Фрагмент текста

____

# Мех для баяна Агат



## vyachek (13 Фев 2017)

Добрый вечер. Вопрос по взаимозаменяемости. От какого инструмента подойдет мех к баяну Агат?  Родной безнадежно испорчен. Нужен донор. Агат баян редкий, поэтому думаю подобрать подходящий вариант от другого инструмента. Хотелось, чтобы поиск был целенаправленным, а не методом бесконечного "тыка". Помогите подобрать аналог. Размер 465х225 рамка 450х210.  Марка любая. Возможно  из серии кировских баянов (Кировский,  Рубин,  Рубин 6) что-то может подойти ( у Агата 61 в правой), но проверить не на чем. Если у кого  есть информация по размерам - пожалуйста подскажите модель.


----------



## glory (14 Фев 2017)

Нет, Рубин 6 не пойдет, там ширина 205, а длину уже мерять не стал.. Из того что на вскидку было в мастерской в размере более-менее так называемый  " московский заказной". Это готовый цельнопланочный 61/120. Но понятно.что с него мех в доноры - это не смешно..
Путей решения вижу два. 
1. Взять мех заведомо крупнее. Например с Тулы 302 или Атлант (был такой гроб из Житомира,  225/470 размер меха..). Разобрать аккуратно углы по диагонали. Обрезать. И аккуратно собрать, склеять в нужном размере... Это выполнимо, я делал.. Рамки, кстати, не нужны. В любом случае используются родные..
2. Заказать новый мех у мастера специализирующегося на мехах. Есть и такие..


----------



## aleksey (14 Фев 2017)

Я заказывал новый мех на свой Юпитер у мастеров, будут нужны рамки от старого меха. И в школе так же реставрировали Тульский баян - делали новые меха. Цена -12-15 т.р


----------



## vyachek (14 Фев 2017)

glory писал:


> Нет, Рубин 6 не пойдет, там ширина 205, а длину уже мерять не стал.. Из того что на вскидку было в мастерской в размере более-менее так называемый  " московский заказной". Это готовый цельнопланочный 61/120. Но понятно.что с него мех в доноры - это не смешно..
> Путей решения вижу два.
> 1. Взять мех заведомо крупнее. Например с Тулы 302 или Атлант (был такой гроб из Житомира,  225/470 размер меха..). Разобрать аккуратно углы по диагонали. Обрезать. И аккуратно собрать, склеять в нужном размере... Это выполнимо, я делал.. Рамки, кстати, не нужны. В любом случае используются родные..
> 2. Заказать новый мех у мастера специализирующегося на мехах. Есть и такие..

____

Задание 1
Перепишите из обсуждения меха для баяна Агат отрывок от слов «## vyachek (13» до слов «glory (14 Фев 2017)» включительно.

Исходные данные
____

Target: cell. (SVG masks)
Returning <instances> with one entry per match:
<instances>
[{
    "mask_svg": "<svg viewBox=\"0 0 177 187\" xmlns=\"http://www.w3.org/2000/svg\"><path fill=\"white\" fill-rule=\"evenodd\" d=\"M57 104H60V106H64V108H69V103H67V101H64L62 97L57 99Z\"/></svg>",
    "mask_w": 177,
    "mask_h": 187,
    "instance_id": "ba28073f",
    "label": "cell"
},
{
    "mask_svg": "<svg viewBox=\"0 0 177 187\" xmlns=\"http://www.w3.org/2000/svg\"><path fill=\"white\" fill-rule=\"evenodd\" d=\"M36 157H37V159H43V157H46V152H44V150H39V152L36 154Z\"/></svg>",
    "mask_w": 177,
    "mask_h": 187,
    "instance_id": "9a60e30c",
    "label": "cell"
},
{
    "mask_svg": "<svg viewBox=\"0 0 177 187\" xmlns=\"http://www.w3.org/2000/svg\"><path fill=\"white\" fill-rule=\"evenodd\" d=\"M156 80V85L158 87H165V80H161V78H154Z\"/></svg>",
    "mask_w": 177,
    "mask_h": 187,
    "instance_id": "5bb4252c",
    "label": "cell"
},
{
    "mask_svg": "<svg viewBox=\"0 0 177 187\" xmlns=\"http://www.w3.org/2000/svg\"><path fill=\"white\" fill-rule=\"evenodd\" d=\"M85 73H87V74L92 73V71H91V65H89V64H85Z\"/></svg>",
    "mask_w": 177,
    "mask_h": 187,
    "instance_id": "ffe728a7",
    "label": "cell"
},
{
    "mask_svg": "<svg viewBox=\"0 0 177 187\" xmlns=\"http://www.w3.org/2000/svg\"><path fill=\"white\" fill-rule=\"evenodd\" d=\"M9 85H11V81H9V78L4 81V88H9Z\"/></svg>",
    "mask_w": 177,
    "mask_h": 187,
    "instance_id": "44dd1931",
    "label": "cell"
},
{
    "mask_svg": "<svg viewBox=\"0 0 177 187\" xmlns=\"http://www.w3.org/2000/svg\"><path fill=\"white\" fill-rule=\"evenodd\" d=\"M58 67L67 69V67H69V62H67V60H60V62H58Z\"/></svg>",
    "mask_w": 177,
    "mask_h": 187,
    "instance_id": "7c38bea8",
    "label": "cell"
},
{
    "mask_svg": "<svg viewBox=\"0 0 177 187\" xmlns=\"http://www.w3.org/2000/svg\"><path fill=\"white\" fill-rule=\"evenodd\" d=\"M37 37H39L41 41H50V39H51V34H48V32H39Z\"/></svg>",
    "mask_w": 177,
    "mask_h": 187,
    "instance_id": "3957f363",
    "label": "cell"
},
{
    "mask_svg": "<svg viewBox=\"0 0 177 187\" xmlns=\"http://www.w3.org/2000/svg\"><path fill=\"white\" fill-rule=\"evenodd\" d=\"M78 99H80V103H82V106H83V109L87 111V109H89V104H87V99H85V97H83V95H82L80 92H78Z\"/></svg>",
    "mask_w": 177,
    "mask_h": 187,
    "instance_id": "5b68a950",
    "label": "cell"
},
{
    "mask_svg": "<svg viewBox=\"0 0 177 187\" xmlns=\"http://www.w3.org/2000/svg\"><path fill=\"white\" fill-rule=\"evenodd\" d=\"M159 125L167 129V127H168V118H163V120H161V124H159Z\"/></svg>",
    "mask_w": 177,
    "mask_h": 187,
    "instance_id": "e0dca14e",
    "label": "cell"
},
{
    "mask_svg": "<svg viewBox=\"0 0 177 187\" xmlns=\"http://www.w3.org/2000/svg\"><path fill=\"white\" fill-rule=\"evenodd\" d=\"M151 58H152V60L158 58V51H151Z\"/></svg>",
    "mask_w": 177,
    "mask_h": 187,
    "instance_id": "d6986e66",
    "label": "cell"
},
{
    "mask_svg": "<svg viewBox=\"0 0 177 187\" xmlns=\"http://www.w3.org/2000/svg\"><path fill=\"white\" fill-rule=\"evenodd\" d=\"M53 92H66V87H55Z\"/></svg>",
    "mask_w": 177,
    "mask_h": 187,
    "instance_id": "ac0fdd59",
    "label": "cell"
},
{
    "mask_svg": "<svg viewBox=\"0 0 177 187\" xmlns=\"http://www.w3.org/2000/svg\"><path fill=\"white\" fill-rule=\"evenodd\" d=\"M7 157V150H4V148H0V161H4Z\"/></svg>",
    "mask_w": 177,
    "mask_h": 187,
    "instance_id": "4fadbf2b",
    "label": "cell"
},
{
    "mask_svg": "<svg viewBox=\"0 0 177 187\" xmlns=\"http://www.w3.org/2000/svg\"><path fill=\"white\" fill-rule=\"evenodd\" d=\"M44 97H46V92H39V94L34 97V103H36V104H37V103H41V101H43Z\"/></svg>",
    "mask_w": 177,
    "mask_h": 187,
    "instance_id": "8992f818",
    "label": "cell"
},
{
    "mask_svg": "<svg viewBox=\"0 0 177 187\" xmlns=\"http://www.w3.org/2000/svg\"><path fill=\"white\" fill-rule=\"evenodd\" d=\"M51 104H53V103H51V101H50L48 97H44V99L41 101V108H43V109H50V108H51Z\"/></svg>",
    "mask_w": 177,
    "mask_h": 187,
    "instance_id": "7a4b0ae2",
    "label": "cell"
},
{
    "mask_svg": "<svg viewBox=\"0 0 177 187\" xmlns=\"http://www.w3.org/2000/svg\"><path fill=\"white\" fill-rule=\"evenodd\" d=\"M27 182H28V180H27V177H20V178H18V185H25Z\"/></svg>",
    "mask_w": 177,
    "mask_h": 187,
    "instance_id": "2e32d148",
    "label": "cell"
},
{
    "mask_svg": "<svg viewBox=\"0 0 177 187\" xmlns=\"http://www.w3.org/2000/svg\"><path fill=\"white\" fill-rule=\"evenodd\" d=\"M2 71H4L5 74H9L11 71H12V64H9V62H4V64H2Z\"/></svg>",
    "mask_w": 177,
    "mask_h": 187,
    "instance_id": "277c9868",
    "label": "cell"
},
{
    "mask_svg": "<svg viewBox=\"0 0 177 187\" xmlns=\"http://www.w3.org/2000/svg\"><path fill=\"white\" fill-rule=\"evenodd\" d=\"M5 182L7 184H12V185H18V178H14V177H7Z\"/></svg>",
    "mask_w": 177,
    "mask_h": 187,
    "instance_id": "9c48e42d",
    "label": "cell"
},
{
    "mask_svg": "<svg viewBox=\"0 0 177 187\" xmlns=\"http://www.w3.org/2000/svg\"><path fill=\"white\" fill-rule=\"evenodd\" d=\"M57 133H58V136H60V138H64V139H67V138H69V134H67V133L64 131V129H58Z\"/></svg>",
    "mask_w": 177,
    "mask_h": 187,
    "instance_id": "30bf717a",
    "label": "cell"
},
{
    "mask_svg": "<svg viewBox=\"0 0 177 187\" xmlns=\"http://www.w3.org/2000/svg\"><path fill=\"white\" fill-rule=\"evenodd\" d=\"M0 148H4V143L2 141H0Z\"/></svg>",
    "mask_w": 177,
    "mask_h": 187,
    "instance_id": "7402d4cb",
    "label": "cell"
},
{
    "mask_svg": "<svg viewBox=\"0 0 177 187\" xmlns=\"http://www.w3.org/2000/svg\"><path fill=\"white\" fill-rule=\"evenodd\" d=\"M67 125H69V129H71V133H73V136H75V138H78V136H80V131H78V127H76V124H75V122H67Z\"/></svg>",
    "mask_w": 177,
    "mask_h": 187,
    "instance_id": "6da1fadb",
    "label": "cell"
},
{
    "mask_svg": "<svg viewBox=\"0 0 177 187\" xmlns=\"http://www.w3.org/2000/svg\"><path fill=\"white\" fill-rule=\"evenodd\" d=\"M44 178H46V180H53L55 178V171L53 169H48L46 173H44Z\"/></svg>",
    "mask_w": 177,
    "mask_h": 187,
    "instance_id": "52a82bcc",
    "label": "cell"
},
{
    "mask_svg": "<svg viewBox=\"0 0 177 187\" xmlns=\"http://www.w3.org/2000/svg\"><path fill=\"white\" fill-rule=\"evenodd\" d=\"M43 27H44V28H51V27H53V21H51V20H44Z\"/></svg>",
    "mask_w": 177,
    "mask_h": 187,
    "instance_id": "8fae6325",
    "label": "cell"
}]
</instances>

____

Задание 2
Выберите из записей все строки, в которых встречается слово «instances», и перепишите их.

Правильный ответ 1
## vyachek (13 Фев 2017)

Добрый вечер. Вопрос по взаимозаменяемости. От какого инструмента подойдет мех к баяну Агат?  Родной безнадежно испорчен. Нужен донор. Агат баян редкий, поэтому думаю подобрать подходящий вариант от другого инструмента. Хотелось, чтобы поиск был целенаправленным, а не методом бесконечного "тыка". Помогите подобрать аналог. Размер 465х225 рамка 450х210.  Марка любая. Возможно  из серии кировских баянов (Кировский,  Рубин,  Рубин 6) что-то может подойти ( у Агата 61 в правой), но проверить не на чем. Если у кого  есть информация по размерам - пожалуйста подскажите модель.


----------



## glory (14 Фев 2017)

Правильный ответ 2
Returning <instances> with one entry per match:
<instances>
</instances>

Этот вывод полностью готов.